Aim of the task:
If a line includes "name", copy it out of the entries.

[[ Supplied data, beginning ]]

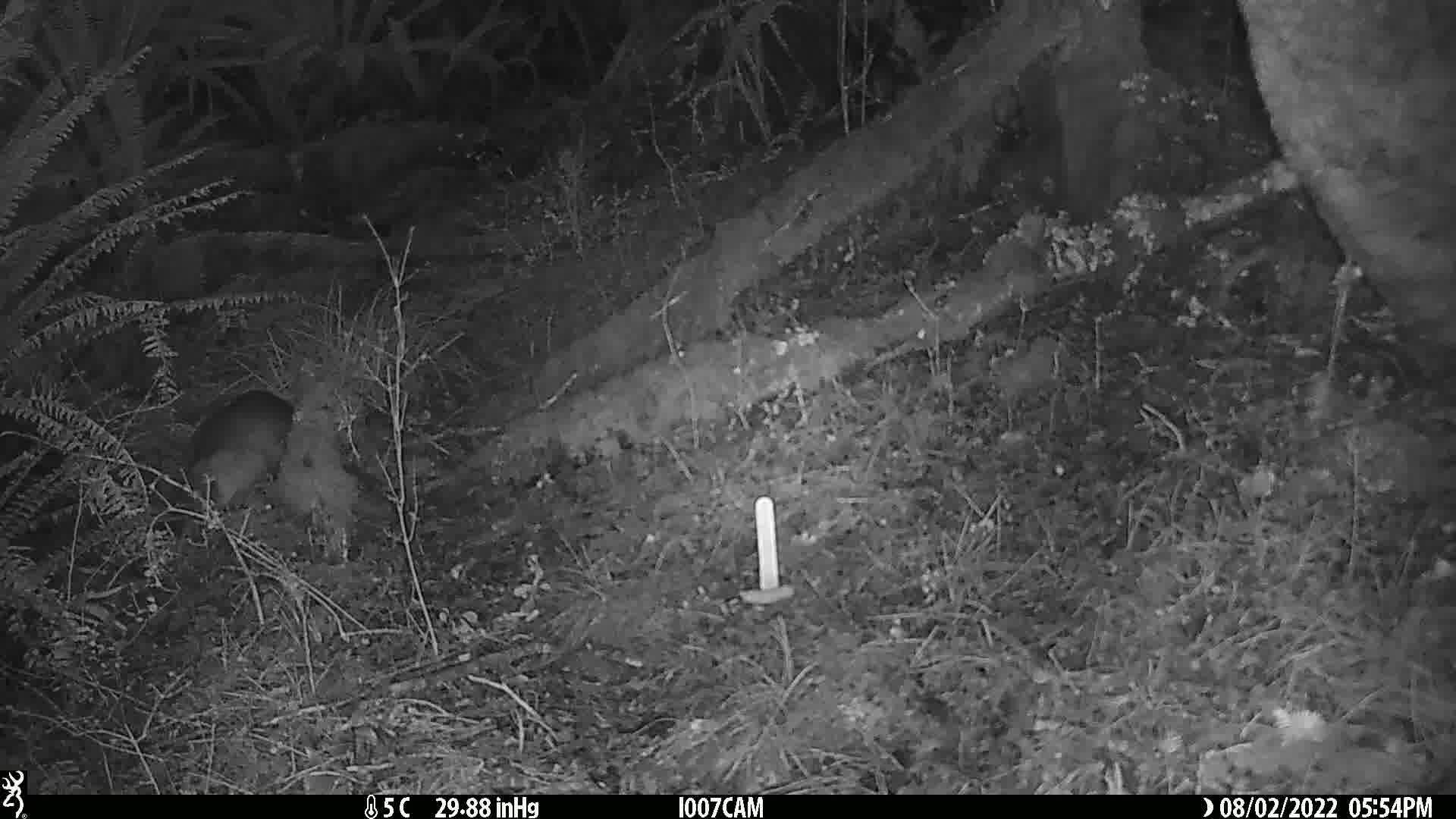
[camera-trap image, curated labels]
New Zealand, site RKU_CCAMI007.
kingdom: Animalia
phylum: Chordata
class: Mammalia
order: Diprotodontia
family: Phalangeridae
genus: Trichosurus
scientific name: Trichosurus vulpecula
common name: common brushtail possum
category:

[[ Supplied data, end ]]
[[ Supplied data, beginning ]]

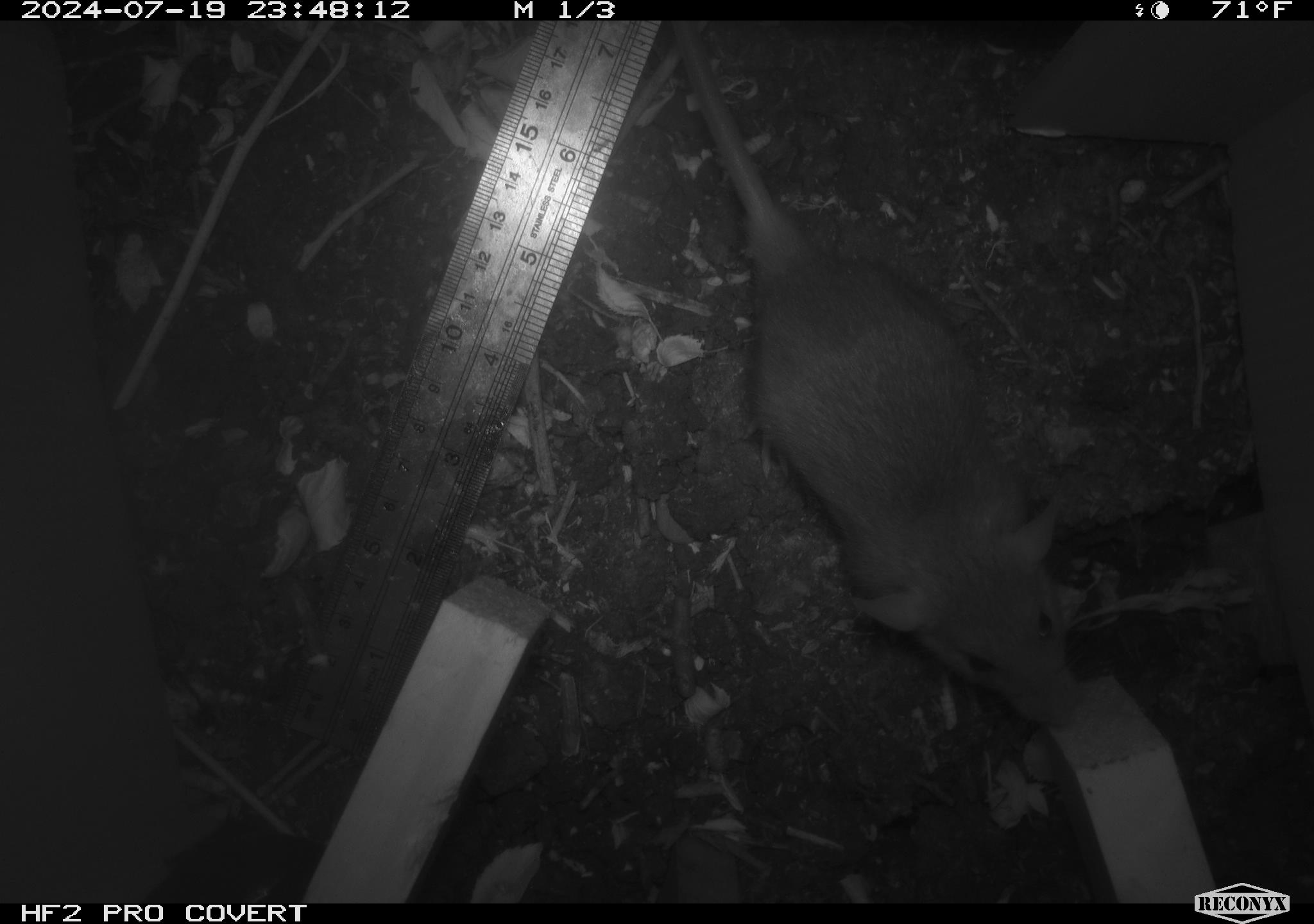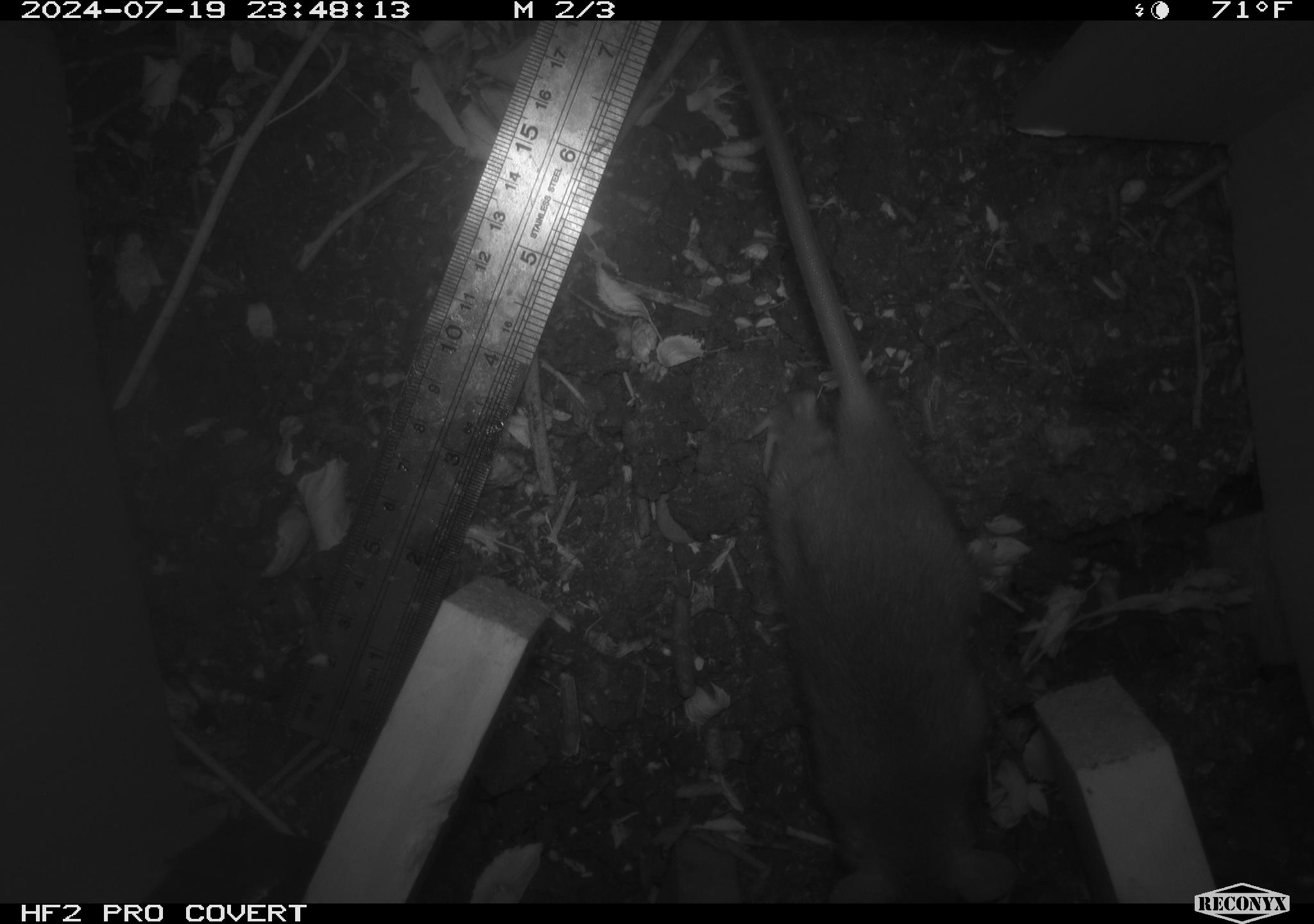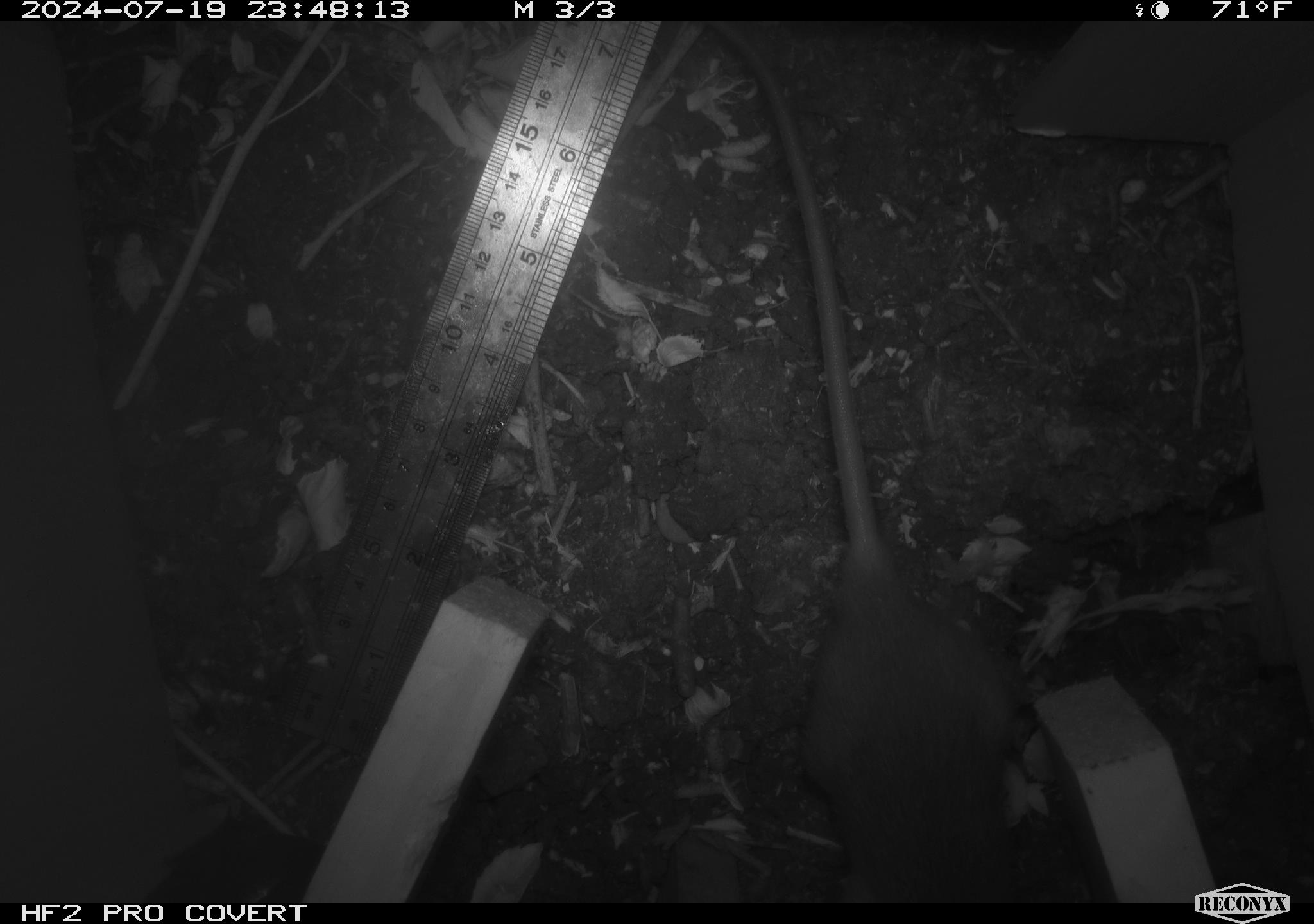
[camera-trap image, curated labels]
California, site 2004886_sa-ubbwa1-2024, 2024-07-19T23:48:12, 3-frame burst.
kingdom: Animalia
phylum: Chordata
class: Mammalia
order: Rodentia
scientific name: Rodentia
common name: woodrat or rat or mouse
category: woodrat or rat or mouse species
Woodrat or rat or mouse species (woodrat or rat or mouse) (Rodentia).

[[ Supplied data, end ]]

Task output:
scientific name: Trichosurus vulpecula
common name: common brushtail possum
scientific name: Rodentia
common name: woodrat or rat or mouse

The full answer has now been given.